▸ **Directive**
Copy the records from the line with "Town Hall 9" through the line with "THE FEIYUTECH POCKET", changing "Suisse" to "Schweiz" and keeping everything else the same. Leave the pictures out of your answer.

▸ **Input**
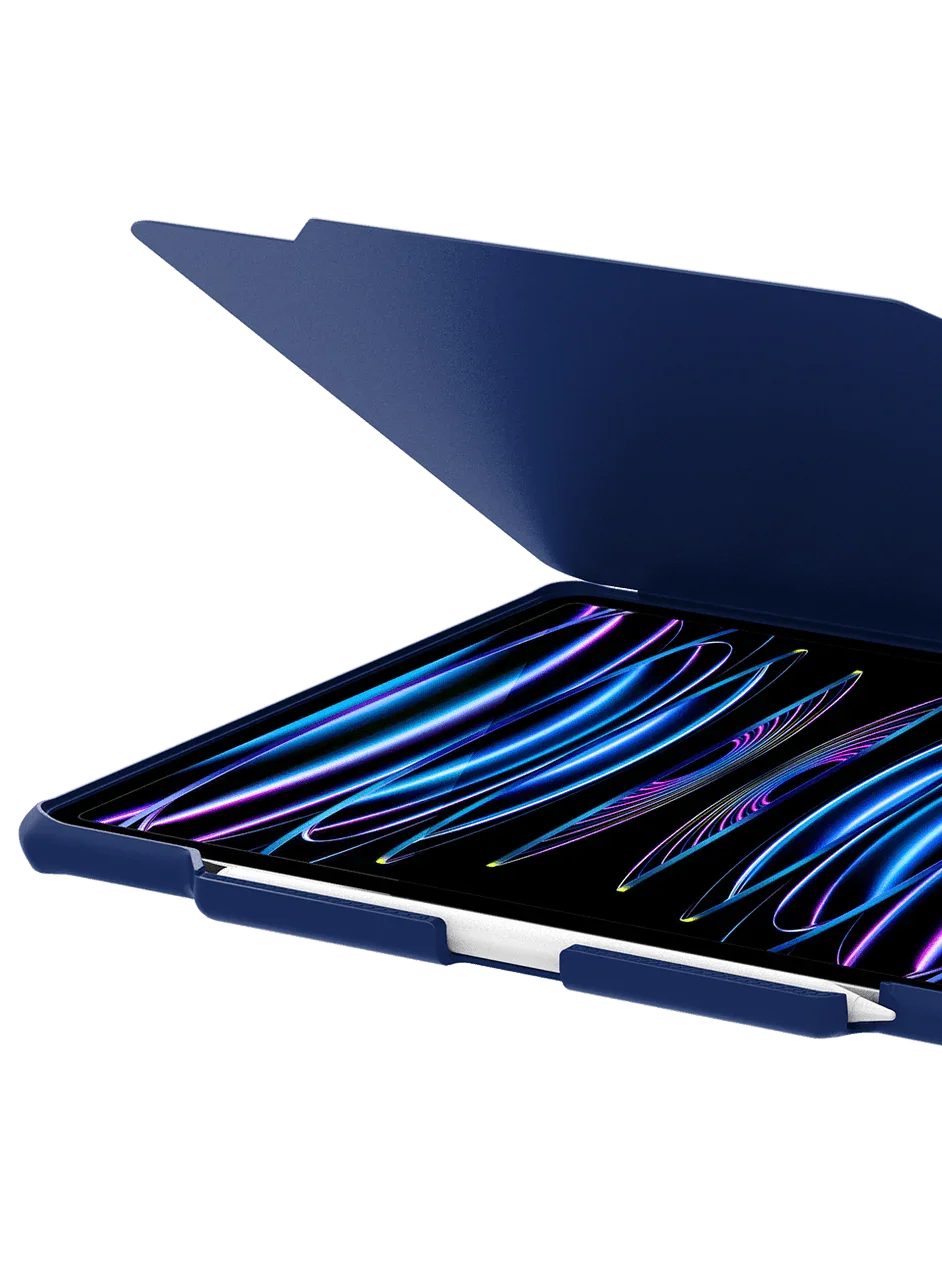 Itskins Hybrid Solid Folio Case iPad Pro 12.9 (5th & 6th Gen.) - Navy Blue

--

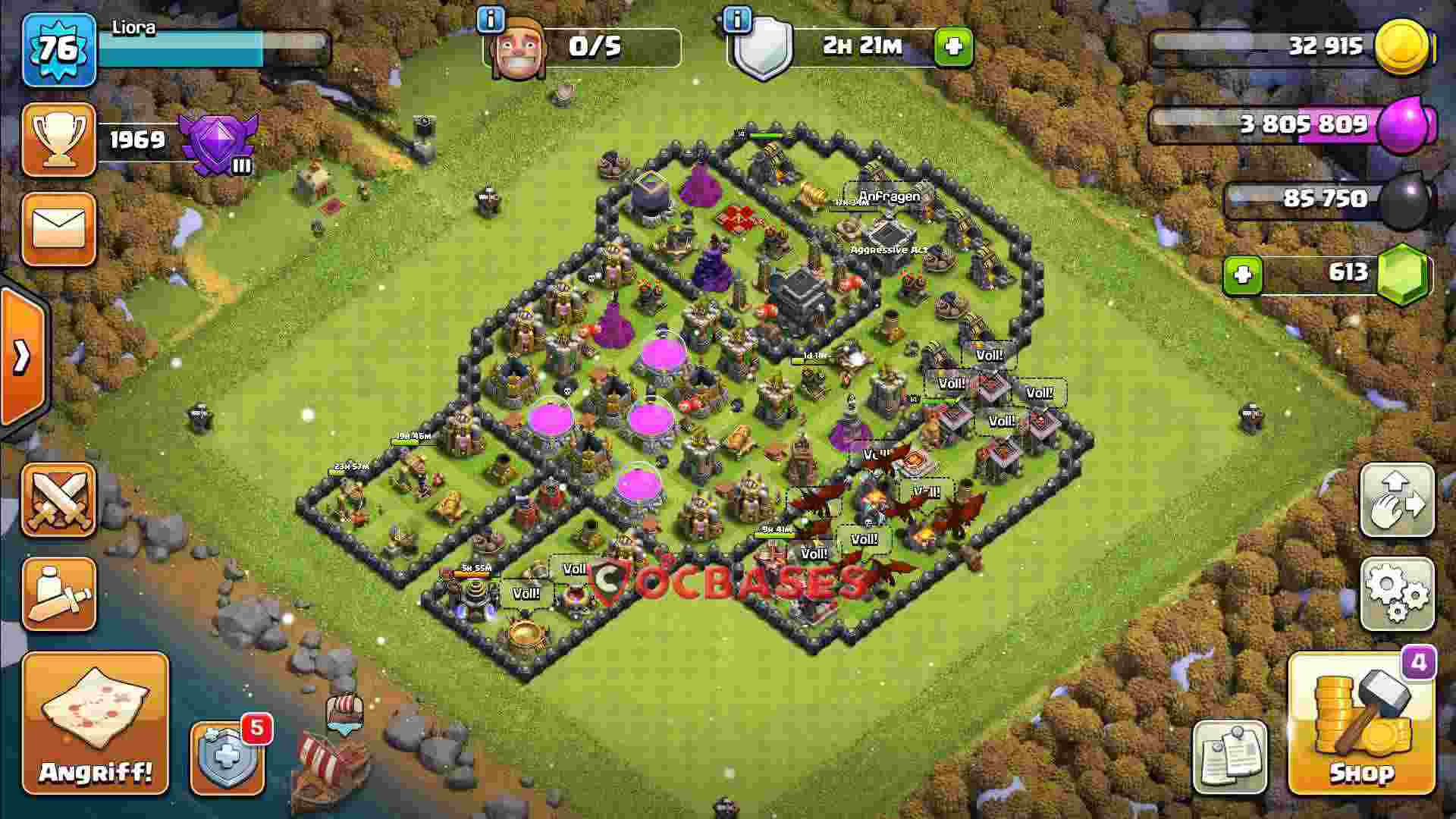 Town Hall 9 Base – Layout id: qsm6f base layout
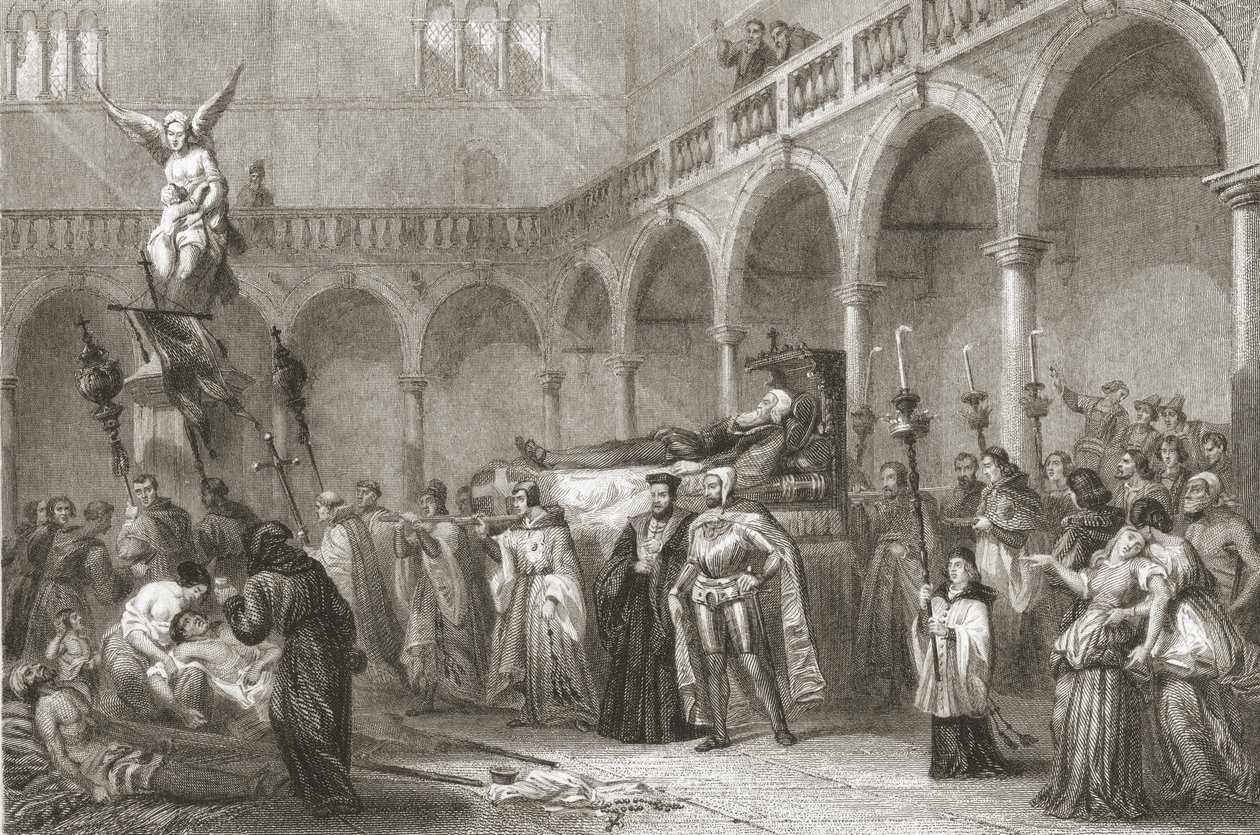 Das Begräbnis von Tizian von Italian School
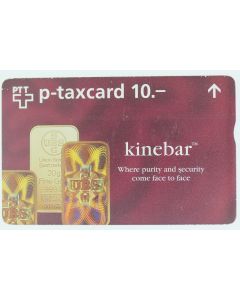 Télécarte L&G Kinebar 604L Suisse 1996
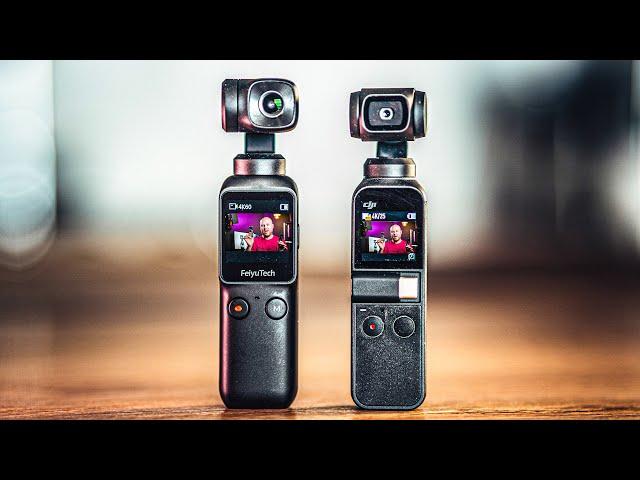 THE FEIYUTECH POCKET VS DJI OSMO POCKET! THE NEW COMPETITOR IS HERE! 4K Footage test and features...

...

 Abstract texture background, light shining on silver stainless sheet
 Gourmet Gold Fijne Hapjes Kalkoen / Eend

▸ **Exercise response**
 Town Hall 9 Base – Layout id: qsm6f base layout
 Das Begräbnis von Tizian von Italian School
 Télécarte L&G Kinebar 604L Schweiz 1996
 THE FEIYUTECH POCKET VS DJI OSMO POCKET! THE NEW COMPETITOR IS HERE! 4K Footage test and features...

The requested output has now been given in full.